China Finds Ally in Taiwan’s Leader in Rejecting Sea Ruling
by Debra Mao and Adela Lin / 13 July 2016 / bloomberg.com
China and Taiwan are finding common ground after an international court dismissed their shared claims to more than 80 percent of the South China Sea.
Taiwanese President Tsai Ing-wen sent a naval frigate to patrol the disputed waterway Wednesday, to show the government’s “determination” to defend its national interest. The order came hours after the Permanent Court of Arbitration found China’s — and therefore Taiwan’s — claims to much of the area have no legal basis.
Specifically, the court found the largest natural feature in the contested Spratly Islands, the Taiwanese-held Itu Aba, was a “rock” rather than an island and didn’t qualify for a 200-nautical mile (370 kilometer) exclusive economic zone. The frigate’s planned patrol included a resupply stop at the feature, which Taiwan calls Taiping, a defense ministry spokesman said.

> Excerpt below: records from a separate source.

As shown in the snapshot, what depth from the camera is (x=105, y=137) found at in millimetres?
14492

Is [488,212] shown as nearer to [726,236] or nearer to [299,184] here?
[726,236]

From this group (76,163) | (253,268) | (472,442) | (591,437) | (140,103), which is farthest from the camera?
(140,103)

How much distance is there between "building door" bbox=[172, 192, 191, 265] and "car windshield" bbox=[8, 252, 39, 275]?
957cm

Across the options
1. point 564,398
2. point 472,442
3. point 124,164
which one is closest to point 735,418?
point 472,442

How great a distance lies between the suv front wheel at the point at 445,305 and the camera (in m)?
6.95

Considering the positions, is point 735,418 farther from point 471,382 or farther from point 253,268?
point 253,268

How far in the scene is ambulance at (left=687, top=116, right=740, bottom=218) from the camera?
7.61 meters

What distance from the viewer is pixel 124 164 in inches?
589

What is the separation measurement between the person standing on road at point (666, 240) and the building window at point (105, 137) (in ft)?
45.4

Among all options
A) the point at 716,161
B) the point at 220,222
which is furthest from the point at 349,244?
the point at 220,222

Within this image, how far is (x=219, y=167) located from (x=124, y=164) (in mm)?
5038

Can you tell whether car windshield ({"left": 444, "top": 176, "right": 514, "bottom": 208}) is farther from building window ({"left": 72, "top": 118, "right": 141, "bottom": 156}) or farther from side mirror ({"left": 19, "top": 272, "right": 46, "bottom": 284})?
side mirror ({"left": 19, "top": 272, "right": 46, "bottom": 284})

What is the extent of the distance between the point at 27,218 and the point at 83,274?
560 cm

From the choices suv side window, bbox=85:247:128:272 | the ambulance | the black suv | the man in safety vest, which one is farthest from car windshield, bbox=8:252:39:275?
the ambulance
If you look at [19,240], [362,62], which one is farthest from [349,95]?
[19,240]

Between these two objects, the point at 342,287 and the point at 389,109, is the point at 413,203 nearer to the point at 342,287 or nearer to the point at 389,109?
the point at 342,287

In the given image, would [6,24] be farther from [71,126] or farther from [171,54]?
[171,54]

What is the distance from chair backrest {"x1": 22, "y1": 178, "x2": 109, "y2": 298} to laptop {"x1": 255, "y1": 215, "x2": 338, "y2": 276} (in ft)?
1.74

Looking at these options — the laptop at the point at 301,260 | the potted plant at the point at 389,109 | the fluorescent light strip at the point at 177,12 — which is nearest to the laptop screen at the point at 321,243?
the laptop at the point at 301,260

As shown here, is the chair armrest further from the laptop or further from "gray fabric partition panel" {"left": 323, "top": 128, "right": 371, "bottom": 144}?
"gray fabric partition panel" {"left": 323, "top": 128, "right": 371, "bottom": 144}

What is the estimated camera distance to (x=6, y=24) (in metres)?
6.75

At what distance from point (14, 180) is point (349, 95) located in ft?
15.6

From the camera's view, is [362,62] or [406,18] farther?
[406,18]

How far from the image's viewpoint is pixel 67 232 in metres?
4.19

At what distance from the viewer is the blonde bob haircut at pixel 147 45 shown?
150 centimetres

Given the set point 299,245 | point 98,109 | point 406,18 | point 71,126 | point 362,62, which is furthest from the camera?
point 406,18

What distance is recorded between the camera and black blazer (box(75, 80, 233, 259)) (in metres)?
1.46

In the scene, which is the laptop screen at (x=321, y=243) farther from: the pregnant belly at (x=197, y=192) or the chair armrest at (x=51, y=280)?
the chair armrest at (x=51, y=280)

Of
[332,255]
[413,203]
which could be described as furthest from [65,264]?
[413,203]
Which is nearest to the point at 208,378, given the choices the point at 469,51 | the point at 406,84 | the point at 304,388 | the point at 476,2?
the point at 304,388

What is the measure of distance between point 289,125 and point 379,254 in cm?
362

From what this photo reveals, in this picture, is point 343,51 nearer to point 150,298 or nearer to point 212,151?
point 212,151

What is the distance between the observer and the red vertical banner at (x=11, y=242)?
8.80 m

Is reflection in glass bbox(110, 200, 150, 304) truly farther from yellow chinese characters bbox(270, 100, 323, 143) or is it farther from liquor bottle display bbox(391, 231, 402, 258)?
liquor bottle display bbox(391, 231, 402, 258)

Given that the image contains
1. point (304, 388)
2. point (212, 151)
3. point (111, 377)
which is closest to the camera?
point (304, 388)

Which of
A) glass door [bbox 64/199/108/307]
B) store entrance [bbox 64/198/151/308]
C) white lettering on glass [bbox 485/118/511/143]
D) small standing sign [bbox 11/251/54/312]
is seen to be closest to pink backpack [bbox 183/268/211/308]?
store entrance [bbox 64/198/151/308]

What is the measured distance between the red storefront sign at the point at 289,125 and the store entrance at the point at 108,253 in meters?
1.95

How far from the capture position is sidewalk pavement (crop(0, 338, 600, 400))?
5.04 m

The decision to deploy the warship could further escalate tensions in the area after the arbitration tribunal ruling. China has said it doesn’t recognize the court’s jurisdiction and warned Wednesday it may yet seek to set up an air defense identification zone over disputed waters.
The ruling, resulting from a challenge brought by the Philippines, invalidated China’s “nine-dash line” claim. China’s assertions cross over with those from countries like Malaysia, Vietnam and the Philippines, and are based on a map created by Taiwan’s Republic of China government in 1947. Taiwan has administered Itu Aba since the 1950s.
Chinese Vice Foreign Minister Liu Zhenmin on Wednesday praised Taiwan’s efforts to defend rights shared by the one-time civil war foes. “The arbitration has damaged the rights of all Chinese, and it’s the common interest and responsibility of both sides to protect the maritime rights of the South China Sea,” Liu said at a briefing in Beijing. He accused the tribunal judges in the case of bias and a lack of common sense.